JAKARTA, duniafintech.com – Digitalisasi sektor keuangan terus menggerus fungsi kantor cabang bank sebagai ruang pelayanan bagi nasabah. Kini untuk membuka rekening atau aktivitas lainnya telah dapat dilakukan secara digital, tanpa harus datang ke bank.

Hal ini menyebabkan kantor cabang bank ditutup. Bahkan dalam data Otoritas Jasa Keuangan (OJK), dari 2017 hingga Agustus 2021 terdapat 2.593 kantor cabang bank sudah tutup terdampak digitalisasi.

Menanggapi hal ini, Co Founder dan COO Finantier mengatakan bahwa transformasi bank konvensional ke digital mau tidak mau harus dilakukan. Pasalnya, penetrasi financial technology (fintech) yang cepat membuat bank tidak punya pilihan lain.

“Jadi bank pun dulu juga skeptis nih, fintech ini lawan atau kawan, tapi akhirnya mereka juga enggak bisa begini (mandek), fintech cepet banget kalau enggak gerak akan tertinggal jauh,” katanya saat berbincang dengan Duniafintech.com, Jumat (31/12).

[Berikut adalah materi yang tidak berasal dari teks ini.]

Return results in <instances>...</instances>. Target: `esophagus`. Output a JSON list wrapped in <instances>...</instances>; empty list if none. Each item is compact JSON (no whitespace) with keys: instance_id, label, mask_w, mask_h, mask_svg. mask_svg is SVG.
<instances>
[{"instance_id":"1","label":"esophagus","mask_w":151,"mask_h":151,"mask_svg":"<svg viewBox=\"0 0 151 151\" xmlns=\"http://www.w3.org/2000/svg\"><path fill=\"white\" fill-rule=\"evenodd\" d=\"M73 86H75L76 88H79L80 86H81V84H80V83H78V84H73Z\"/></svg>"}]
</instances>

Oleh karena itu, bank lambat laun mulai memperbaiki infrastrukturnya dan perlahan-lahan masuk ke dalam ekosistem digital. Hanya saja menurut Edwin ada beberapa hal yang perlu diperhatikan sebelum transformasi itu dilakukan.

Human Resource

Hal utama yang perlu diperhatikan bank sebelum memutuskan untuk bertransformasi menjadi bank digital adalah persoalan tenaga kerjanya. Pasalnya, jika beralih ke digital dan menutup kantor cabangnya sejumlah karyawan perlu diperhatikan keberlangsungannya.

Sebab, kantor cabang telah terbukti mampu menyerap tenaga kerja dan mencipta peluang kerja yang baik bagi lingkungan di mana dia berada. Menurut Edwin, harus dipikirkan pula alih fungsi karyawan ketika transformasi ke digital tersebut terjadi.

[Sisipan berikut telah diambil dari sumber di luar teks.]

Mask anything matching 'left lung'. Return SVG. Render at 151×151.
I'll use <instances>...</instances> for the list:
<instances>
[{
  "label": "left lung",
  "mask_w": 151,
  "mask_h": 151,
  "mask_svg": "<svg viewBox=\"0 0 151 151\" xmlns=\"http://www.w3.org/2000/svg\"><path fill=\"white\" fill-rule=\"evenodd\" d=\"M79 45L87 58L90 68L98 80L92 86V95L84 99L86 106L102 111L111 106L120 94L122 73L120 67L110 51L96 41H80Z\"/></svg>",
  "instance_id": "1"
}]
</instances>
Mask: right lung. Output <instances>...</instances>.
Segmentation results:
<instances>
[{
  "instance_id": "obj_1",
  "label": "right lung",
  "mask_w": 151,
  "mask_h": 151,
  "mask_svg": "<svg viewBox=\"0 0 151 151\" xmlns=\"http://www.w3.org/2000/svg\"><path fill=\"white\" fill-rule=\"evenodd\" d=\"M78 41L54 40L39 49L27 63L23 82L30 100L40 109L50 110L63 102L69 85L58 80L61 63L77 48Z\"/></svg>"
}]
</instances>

“Itu tantangan kita bersama lah, ketika transformasi digital tinggi kita juga harus mikirin dari sisi humanity-nya juga. banyak orang mungkin harus kita clear-kan juga bahwa oh nih yang eksisting bisa dialihfungsikan,” ujarnya.

Untuk itu, dia mengingatkan agar perbankan juga mempersiapkan karyawannya supaya dapat menghadapi perubahan di era digital ini dengan peningkatan skill dan softskill-nya.

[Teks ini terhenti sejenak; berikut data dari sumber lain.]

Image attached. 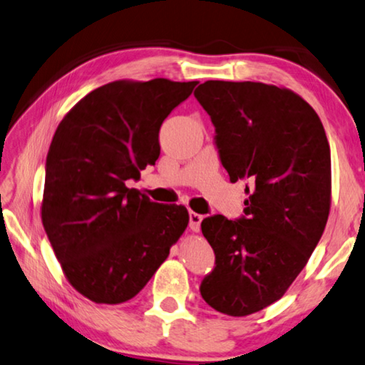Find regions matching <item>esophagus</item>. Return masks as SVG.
Returning <instances> with one entry per match:
<instances>
[{"label":"esophagus","mask_w":365,"mask_h":365,"mask_svg":"<svg viewBox=\"0 0 365 365\" xmlns=\"http://www.w3.org/2000/svg\"><path fill=\"white\" fill-rule=\"evenodd\" d=\"M202 220H203L202 215L195 213V212H190V213H189V227H190V231H192V232H199V231H200V222H202Z\"/></svg>","instance_id":"esophagus-1"}]
</instances>
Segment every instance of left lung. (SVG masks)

“Dari individunya juga harus upscale yang tadi,” ucapnya.

Reliabilitas Koneksi

Selain persoalan human resource, hal lain yang juga harus diperhatikan oleh bank sebelum masuk ke ekosistem digital adalah terkait reliabilitas koneksi. Pasalnya, teknologi digital membutuhkan jaringan yang terhubung secara real time, baik itu internet ataupun sistem informasinya.

Keamanan Data

Persoalan keamanan data menjadi isu sentral ketika berbicara tentang industri digital. Sebab, setiap aplikasi atau platform yang terhubung secara digital menyimpan dan mengumpulkan data para penggunanya dalam satu sistem komputasi, yang mana jika tidak terproteksi dengan baik dapat disalahgunakan oleh pihak yang tak bertanggungjawab.

Oleh sebab itu, Edwin menekankan pentingnya bagi perbankan memiliki infrastruktur yang baik dalam proses transformasi digital, agar data nasabah dapat dijaga dengan baik, dan terhindar dari kebocoran.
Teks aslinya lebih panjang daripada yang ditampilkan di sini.